YOUR OBJECTIVE ->
Update the rows below by replacing "observation point" with "camera position" and leaving everything else unchanged. Leave the pictures out of your answer.

EXERCISE DATA ->
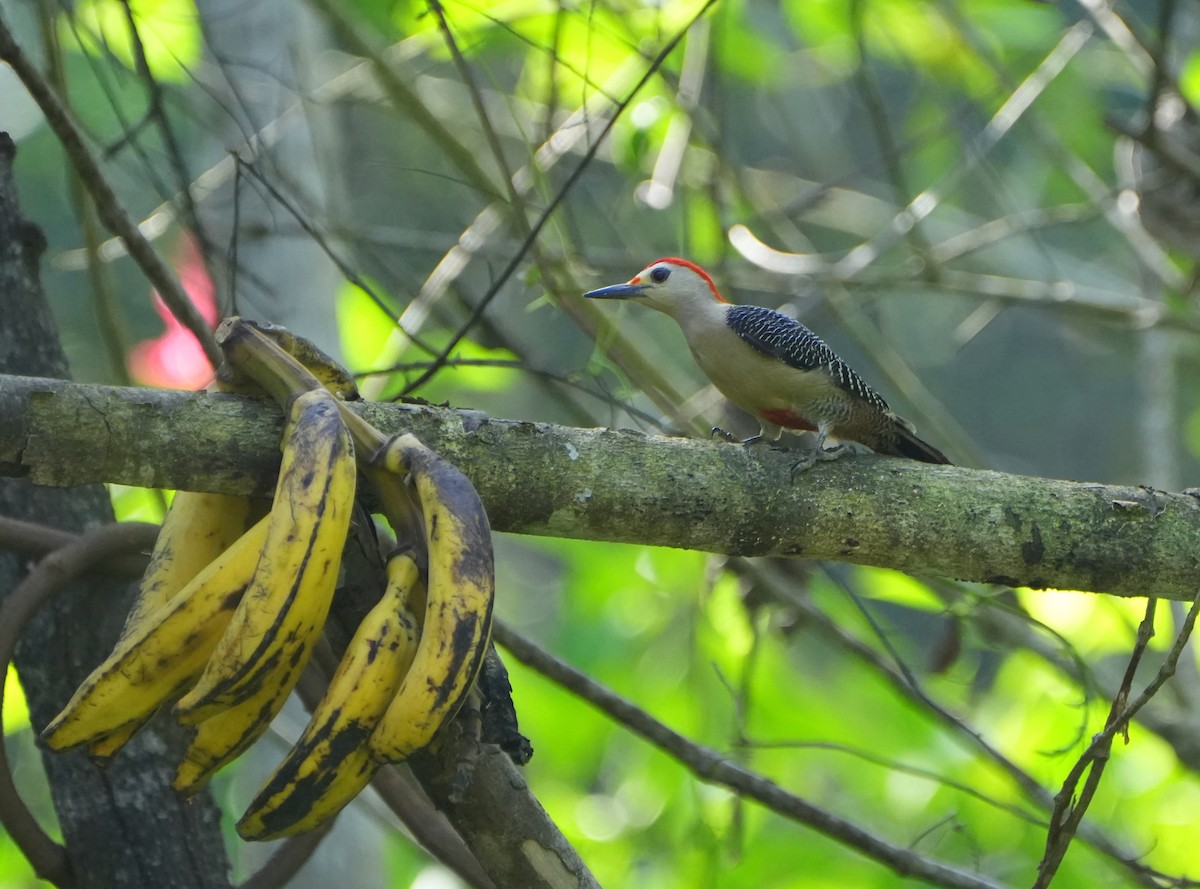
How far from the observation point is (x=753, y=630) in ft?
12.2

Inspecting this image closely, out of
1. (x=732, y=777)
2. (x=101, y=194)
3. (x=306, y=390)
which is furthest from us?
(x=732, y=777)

THE RESULT ->
How far from the camera position is (x=753, y=630) in ft?
12.2

Inspecting this image closely, out of
1. (x=732, y=777)
2. (x=101, y=194)
3. (x=306, y=390)
which is furthest from us?
(x=732, y=777)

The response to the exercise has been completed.